__Task requirements__
Count how many of the lines below contain the string "tire", treating uppercase and lowercase as different. Reply with the number alone.

────────────────────

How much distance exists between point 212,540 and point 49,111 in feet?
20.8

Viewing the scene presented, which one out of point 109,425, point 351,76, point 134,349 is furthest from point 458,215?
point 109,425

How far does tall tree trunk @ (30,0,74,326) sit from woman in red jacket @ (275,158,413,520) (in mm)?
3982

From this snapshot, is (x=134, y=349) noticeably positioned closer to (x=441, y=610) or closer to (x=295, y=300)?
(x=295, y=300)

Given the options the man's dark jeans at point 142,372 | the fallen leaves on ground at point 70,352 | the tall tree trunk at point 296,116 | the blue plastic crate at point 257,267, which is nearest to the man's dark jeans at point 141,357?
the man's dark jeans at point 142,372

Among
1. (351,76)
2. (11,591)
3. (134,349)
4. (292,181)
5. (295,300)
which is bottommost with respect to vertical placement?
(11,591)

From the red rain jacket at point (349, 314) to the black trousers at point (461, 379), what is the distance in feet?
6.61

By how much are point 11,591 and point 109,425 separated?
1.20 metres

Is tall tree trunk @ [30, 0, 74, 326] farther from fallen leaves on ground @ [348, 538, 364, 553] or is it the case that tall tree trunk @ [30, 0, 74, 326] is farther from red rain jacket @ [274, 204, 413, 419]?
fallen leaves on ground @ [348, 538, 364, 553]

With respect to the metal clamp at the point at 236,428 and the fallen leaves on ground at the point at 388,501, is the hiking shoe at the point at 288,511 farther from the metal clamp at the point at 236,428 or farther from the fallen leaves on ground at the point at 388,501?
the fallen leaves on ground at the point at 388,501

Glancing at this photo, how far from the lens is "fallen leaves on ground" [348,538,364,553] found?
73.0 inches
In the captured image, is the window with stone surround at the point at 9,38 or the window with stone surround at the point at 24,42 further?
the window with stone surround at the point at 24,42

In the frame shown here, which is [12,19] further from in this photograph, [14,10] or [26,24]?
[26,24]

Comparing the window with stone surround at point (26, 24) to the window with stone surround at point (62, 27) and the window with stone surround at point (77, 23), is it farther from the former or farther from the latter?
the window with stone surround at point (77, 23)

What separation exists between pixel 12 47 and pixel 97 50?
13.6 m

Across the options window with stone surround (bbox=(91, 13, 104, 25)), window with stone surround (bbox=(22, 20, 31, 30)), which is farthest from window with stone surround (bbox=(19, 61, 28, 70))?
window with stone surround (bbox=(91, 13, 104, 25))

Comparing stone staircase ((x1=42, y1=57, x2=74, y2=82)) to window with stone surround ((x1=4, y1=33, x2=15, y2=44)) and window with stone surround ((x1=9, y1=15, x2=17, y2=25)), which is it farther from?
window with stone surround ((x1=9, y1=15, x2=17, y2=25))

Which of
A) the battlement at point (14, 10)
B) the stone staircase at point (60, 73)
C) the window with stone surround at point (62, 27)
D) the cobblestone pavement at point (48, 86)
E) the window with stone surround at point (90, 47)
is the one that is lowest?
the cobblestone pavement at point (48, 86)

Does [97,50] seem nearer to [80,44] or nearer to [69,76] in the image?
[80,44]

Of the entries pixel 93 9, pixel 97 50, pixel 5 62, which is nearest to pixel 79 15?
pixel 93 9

────────────────────

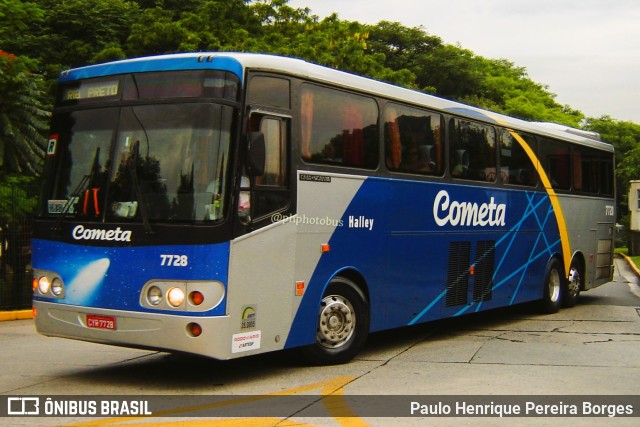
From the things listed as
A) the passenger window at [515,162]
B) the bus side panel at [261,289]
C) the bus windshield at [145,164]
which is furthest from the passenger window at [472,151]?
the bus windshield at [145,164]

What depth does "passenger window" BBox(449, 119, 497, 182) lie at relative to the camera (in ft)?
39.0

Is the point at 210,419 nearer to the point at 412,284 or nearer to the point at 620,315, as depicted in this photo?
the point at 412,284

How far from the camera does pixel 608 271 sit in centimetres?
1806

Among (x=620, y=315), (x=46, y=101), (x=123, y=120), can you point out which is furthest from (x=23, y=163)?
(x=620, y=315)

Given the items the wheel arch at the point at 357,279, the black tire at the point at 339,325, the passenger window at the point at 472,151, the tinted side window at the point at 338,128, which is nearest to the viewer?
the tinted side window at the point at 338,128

────────────────────

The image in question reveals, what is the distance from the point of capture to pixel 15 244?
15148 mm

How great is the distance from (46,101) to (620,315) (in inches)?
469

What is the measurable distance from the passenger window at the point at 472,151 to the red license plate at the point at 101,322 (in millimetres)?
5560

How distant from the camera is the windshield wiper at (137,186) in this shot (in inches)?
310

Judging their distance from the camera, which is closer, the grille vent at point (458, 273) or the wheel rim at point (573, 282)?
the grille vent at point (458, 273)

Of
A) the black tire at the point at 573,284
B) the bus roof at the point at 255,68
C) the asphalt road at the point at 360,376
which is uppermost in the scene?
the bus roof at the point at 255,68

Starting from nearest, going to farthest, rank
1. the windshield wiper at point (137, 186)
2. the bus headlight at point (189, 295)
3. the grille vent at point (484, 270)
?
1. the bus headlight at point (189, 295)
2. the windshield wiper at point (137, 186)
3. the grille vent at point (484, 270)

────────────────────

__Written solution__
2